### Data to use ###
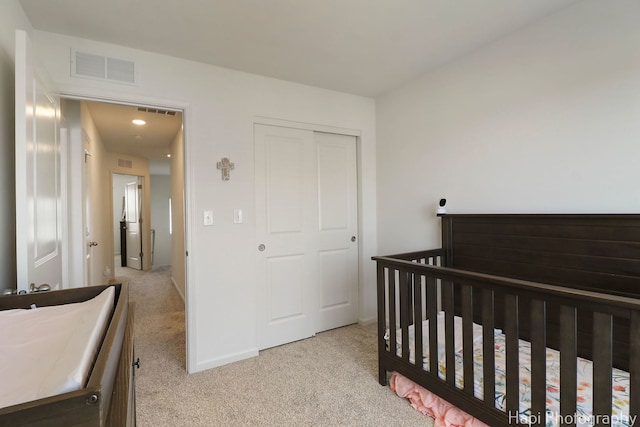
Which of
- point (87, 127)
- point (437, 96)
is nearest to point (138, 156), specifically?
point (87, 127)

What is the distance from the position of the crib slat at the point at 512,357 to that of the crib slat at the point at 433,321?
1.29 ft

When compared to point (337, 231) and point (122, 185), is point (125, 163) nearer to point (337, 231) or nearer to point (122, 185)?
point (122, 185)

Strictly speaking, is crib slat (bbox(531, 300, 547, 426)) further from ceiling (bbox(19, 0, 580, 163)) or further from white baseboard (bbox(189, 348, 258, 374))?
white baseboard (bbox(189, 348, 258, 374))

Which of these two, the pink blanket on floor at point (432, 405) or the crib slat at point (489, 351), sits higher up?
the crib slat at point (489, 351)

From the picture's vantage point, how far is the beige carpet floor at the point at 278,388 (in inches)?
68.0

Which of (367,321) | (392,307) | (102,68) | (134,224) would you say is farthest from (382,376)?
(134,224)

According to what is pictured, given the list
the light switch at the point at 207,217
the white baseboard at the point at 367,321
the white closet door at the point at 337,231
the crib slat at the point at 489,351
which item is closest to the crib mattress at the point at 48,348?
the light switch at the point at 207,217

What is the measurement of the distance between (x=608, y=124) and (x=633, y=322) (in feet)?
3.79

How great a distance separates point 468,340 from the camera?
5.05 ft

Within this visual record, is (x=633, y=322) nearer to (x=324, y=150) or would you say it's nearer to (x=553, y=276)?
(x=553, y=276)

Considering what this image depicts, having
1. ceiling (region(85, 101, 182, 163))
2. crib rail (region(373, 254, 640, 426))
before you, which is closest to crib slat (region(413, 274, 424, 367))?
crib rail (region(373, 254, 640, 426))

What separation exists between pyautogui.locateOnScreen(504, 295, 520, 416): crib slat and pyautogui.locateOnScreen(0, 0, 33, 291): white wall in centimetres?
230

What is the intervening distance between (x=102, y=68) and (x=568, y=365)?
2998mm

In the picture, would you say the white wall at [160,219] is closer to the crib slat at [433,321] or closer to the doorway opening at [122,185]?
the doorway opening at [122,185]
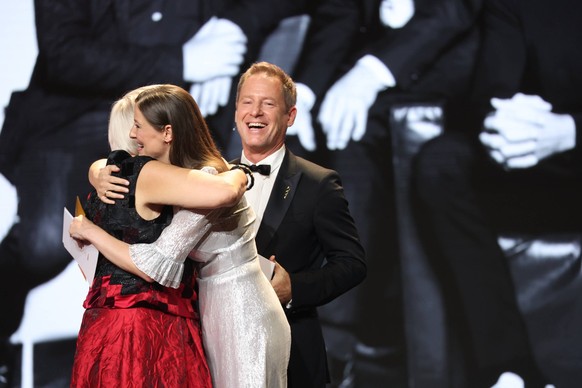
###
### Exercise task:
Quote word for word every line of the items, starting with the line that contains "Which of these" and continuing through the end of the items. Leave the pictures out of your answer.

### Written reply:
Which of these two, the pink blanket on floor at point (432, 405) or the crib slat at point (489, 351), sits higher up?
the crib slat at point (489, 351)

From the picture's vantage point, how far is the beige carpet floor at the point at 278,388 (in inches)?
68.0

Which of (367,321) | (392,307) | (102,68) | (134,224) would you say is farthest from (382,376)?
(134,224)

According to what is pictured, given the list
the light switch at the point at 207,217
the white baseboard at the point at 367,321
the white closet door at the point at 337,231
the crib slat at the point at 489,351
which item is closest to the crib mattress at the point at 48,348?
the light switch at the point at 207,217

What is the measurement of the distance between (x=608, y=124) and (x=633, y=322) (in feet)?
3.79

How great a distance separates point 468,340 from the camera?
5.05 ft

Within this visual record, is (x=633, y=322) nearer to (x=324, y=150) or would you say it's nearer to (x=553, y=276)?
(x=553, y=276)

Considering what this image depicts, having
1. ceiling (region(85, 101, 182, 163))
2. crib rail (region(373, 254, 640, 426))
before you, which is closest to crib slat (region(413, 274, 424, 367))?
crib rail (region(373, 254, 640, 426))

What separation exists between pyautogui.locateOnScreen(504, 295, 520, 416): crib slat and pyautogui.locateOnScreen(0, 0, 33, 291): white wall in centimetres?
230

What is the intervening distance between (x=102, y=68) and (x=568, y=365)?
2998mm

In the picture, would you say the white wall at [160,219] is closer to the crib slat at [433,321] or closer to the doorway opening at [122,185]?
the doorway opening at [122,185]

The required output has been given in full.